Passage:
= = =
Search code examples
apache-flinkflink-streaming

Flink KeyedCoProcessFunction working with state


I use KeyedCoProcessFunction function to enrich main datastream with data comes from another stream

Code:

class AssetDataEnrichment extends KeyedCoProcessFunction[String, PacketData, AssetCommandState, AssetData] with LazyLogging {

  case class AssetStateDoc(assetId: Option[String])
  private var associatedDevices: ValueState[AssetStateDoc] = _

  override def open(parameters: Configuration): Unit = {
    val associatedDevicesDescriptor =
      new ValueStateDescriptor[AssetStateDoc]("associatedDevices", classOf[AssetStateDoc])
    associatedDevices = getRuntimeContext.getState[AssetStateDoc](associatedDevicesDescriptor)
  }

  override def processElement1(
                                packet: PacketData,
                                ctx: KeyedCoProcessFunction[String, PacketData, AssetCommandState, AssetData]#Context,
                                out: Collector[AssetData]): Unit = {
    
    val tmpState = associatedDevices.value
    val state = if (tmpState == null) AssetStateDoc(None) else tmpState
    
    state.assetId match {
      case Some(assetId) =>
        logger.debug(s"There are state for ${packet.tag.externalId} = $assetId")
        out.collect(AssetData(assetId, packet.tag.externalId.get, packet.toString))
      case None => logger.debug(s"No state for a packet ${packet.tag.externalId}")
      case _ => logger.debug("Smth went wrong")
    }
  }

  override def processElement2(
                                value: AssetCommandState,
                                ctx: KeyedCoProcessFunction[String, PacketData, AssetCommandState, AssetData]#Context,
                                out: Collector[AssetData]): Unit = {
    
    value.command match {
      case CREATE =>
        logger.debug(s"Got command to CREATE state for tag: ${value.id} with value: ${value.assetId}")
        logger.debug(s"current state is ${associatedDevices.value()}")
        associatedDevices.update(AssetStateDoc(Some(value.assetId)))
        logger.debug(s"new state is ${associatedDevices.value()}")
      case _ =>
        logger.error("Got unknown AssetCommandState command")
    }
  }
}

processElement2() works good, it's accept data and update a state.
but in a processElement1() I am always hitting case None => logger.debug(s"No state for a packet ${packet.tag.externalId}")

although I expect that there will be a value that was set in processElement2 function

as an example I used this guide - https://nightlies.apache.org/flink/flink-docs-master/docs/dev/datastream/fault-tolerance/state/


Solution

  • processElement1 and processElement2 do share state, but keep in mind that this is key-partitioned state. This means that a value set in processElement2 when processing a given value v2 will only be seen in processElement1 when it is called later with a value v1 having the same key as v2.

    Also keep in mind that you have no control over the race condition between the two streams coming into processElement1 and processElement2.

    The RidesAndFares exercise from the official Apache Flink training is all about learning to work with this part of the API. https://nightlies.apache.org/flink/flink-docs-stable/docs/learn-flink/etl/ is the home for the corresponding tutorial.
= = =
Data excerpts:
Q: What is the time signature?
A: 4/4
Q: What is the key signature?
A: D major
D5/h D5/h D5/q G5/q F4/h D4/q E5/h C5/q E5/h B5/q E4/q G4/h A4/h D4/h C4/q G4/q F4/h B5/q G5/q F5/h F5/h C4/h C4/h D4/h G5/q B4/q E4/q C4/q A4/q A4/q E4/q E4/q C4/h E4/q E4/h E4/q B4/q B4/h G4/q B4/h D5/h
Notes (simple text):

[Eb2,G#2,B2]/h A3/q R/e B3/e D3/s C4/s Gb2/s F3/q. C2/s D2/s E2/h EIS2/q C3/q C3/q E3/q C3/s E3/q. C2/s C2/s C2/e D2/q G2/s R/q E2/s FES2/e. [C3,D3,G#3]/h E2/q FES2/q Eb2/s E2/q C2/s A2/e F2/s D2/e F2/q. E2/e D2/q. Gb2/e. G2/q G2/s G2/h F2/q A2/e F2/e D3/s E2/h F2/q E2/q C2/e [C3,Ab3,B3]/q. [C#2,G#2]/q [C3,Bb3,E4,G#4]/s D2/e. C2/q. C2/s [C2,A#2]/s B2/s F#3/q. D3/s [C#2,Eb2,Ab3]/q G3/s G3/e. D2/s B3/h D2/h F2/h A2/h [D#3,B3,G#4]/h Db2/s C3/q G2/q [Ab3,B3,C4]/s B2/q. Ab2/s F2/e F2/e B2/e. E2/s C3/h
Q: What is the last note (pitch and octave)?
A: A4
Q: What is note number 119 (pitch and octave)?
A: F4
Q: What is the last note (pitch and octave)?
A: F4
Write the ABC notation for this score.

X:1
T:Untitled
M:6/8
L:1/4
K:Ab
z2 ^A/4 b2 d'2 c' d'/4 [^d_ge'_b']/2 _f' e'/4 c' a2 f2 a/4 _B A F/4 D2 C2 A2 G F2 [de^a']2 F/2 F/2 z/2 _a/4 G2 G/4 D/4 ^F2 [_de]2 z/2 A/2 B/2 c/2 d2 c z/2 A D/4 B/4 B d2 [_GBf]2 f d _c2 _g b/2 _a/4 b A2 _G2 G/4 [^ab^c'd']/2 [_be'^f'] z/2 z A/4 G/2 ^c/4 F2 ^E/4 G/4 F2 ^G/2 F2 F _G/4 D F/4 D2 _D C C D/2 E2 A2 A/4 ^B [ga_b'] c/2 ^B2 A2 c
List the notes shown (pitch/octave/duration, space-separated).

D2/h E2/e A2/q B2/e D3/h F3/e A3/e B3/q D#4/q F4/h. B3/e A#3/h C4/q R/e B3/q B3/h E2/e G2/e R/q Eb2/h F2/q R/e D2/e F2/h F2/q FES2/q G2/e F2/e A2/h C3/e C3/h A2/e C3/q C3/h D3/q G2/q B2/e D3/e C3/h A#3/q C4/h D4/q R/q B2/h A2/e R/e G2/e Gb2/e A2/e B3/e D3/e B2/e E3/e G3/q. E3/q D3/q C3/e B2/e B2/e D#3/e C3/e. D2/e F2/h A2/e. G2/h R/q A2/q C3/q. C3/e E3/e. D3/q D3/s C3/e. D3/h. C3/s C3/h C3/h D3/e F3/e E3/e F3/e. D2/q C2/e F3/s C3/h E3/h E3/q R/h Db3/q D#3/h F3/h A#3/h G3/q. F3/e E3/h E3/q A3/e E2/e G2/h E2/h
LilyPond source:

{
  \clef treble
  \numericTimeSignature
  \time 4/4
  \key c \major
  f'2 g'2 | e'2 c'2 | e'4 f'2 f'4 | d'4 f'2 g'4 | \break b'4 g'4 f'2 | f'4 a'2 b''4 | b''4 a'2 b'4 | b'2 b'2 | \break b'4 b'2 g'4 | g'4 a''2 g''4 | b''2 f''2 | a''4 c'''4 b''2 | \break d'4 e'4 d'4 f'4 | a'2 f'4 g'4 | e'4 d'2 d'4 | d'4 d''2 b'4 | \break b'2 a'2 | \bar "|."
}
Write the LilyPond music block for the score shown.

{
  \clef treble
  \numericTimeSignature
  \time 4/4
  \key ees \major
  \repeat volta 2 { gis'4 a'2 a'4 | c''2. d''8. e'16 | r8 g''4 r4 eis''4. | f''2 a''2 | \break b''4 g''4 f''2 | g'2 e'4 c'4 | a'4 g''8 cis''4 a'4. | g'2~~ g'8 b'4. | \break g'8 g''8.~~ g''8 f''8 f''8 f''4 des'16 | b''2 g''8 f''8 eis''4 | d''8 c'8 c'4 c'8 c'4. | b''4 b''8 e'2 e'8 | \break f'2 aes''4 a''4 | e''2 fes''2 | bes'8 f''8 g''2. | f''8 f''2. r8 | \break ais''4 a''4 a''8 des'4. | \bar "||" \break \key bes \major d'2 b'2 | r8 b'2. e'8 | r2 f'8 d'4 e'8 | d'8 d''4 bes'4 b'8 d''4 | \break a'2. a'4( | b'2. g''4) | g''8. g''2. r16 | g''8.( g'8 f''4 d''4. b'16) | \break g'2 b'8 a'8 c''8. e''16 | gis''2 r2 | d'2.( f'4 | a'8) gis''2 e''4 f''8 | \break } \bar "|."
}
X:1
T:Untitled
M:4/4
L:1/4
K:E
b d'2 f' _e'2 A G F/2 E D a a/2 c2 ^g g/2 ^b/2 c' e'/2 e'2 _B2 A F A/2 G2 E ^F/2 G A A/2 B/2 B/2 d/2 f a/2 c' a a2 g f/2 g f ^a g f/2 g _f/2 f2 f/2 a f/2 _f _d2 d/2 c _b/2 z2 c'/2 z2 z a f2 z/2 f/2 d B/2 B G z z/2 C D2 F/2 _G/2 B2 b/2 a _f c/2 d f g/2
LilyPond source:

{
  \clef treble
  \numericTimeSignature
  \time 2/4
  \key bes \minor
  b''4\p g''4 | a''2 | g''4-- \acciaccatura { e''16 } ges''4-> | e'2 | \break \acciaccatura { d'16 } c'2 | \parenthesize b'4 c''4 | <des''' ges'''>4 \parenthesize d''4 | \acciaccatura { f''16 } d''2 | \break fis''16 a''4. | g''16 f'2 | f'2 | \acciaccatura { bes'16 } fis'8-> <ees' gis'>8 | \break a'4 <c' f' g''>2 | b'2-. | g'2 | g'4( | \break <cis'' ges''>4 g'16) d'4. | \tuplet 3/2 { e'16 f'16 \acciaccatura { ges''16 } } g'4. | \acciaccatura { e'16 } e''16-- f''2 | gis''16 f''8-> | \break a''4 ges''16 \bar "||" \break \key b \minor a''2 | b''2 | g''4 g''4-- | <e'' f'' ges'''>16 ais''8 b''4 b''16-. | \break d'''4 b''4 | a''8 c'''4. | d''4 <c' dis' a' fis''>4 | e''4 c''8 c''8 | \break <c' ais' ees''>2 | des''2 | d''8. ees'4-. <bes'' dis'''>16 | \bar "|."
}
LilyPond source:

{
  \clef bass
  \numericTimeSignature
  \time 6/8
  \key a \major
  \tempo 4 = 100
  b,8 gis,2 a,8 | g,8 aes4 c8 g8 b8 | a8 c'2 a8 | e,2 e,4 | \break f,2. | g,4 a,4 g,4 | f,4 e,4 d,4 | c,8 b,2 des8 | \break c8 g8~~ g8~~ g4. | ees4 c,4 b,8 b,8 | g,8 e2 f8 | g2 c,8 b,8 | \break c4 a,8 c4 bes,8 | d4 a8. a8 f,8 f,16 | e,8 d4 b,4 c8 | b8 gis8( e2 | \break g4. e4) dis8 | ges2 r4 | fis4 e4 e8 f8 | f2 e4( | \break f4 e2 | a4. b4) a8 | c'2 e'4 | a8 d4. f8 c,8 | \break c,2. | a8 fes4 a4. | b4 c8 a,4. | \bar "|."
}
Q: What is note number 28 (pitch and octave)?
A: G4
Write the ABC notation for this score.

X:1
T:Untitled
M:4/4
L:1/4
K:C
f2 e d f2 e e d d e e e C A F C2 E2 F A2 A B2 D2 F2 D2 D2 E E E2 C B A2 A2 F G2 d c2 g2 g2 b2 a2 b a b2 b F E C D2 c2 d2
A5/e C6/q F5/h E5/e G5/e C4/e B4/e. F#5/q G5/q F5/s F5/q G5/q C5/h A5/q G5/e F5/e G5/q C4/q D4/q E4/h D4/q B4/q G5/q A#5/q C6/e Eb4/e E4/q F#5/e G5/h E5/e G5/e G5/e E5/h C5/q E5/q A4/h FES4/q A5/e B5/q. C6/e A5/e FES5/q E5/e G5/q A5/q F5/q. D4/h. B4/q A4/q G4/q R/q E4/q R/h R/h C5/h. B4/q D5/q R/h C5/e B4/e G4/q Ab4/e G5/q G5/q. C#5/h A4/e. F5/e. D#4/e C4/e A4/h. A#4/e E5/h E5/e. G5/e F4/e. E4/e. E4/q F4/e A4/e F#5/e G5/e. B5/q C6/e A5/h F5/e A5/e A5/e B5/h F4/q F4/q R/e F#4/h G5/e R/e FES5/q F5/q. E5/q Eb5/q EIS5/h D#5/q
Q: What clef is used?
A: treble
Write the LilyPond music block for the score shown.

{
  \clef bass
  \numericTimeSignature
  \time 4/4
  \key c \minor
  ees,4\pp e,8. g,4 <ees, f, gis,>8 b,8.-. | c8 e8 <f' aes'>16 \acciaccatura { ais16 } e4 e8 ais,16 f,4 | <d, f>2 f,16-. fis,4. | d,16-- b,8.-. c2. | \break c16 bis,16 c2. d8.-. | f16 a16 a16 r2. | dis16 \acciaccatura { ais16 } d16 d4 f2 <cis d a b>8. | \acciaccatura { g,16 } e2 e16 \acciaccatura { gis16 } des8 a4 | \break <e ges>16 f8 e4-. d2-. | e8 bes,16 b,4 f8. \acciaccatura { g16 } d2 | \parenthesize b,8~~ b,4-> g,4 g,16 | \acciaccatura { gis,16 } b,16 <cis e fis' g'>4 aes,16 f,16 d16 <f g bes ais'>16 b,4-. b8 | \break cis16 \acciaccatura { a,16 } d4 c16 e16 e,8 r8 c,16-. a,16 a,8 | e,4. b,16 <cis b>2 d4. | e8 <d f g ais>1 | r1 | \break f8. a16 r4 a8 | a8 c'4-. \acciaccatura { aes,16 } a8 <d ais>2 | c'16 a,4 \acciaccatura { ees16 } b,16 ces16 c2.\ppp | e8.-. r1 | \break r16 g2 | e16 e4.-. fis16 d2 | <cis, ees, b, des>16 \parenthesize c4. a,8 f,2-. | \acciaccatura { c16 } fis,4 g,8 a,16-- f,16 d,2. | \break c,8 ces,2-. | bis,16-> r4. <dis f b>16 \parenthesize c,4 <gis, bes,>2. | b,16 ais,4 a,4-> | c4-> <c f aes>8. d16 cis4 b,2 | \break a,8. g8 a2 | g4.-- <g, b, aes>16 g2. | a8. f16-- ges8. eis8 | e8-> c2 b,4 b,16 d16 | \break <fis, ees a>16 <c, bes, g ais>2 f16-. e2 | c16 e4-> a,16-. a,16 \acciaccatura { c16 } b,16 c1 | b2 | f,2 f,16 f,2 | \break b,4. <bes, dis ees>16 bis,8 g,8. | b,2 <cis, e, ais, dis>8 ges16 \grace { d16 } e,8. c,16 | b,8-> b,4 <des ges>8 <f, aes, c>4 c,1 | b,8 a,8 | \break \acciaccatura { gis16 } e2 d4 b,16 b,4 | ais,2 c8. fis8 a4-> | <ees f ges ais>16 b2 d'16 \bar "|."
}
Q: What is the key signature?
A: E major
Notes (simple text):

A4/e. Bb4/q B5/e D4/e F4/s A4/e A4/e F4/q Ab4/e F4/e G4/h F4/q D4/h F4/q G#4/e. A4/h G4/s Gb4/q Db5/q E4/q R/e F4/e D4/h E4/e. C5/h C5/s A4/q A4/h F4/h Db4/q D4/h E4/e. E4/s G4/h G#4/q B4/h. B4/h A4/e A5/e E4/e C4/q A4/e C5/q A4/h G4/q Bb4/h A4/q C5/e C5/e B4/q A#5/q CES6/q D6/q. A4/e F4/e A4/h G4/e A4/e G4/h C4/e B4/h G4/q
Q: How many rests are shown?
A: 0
= = =
Tasks for this exercise:
**a.** In the Flink thread above, rewrite the paragraph beginning "processElement1 and processElement2 do share state" as a short bulleted list that keeps its main facts.
**b.** Which exercise from the official Apache Flink training does the Solution in the Flink thread point to?

Completed exercise:
**a.**
- processElement1 and processElement2 share state.
- That state is key-partitioned.
- A value set in processElement2 while processing a value v2 is seen in processElement1 only when processElement1 is later called with a value v1 that has the same key as v2.

**b.** The RidesAndFares exercise.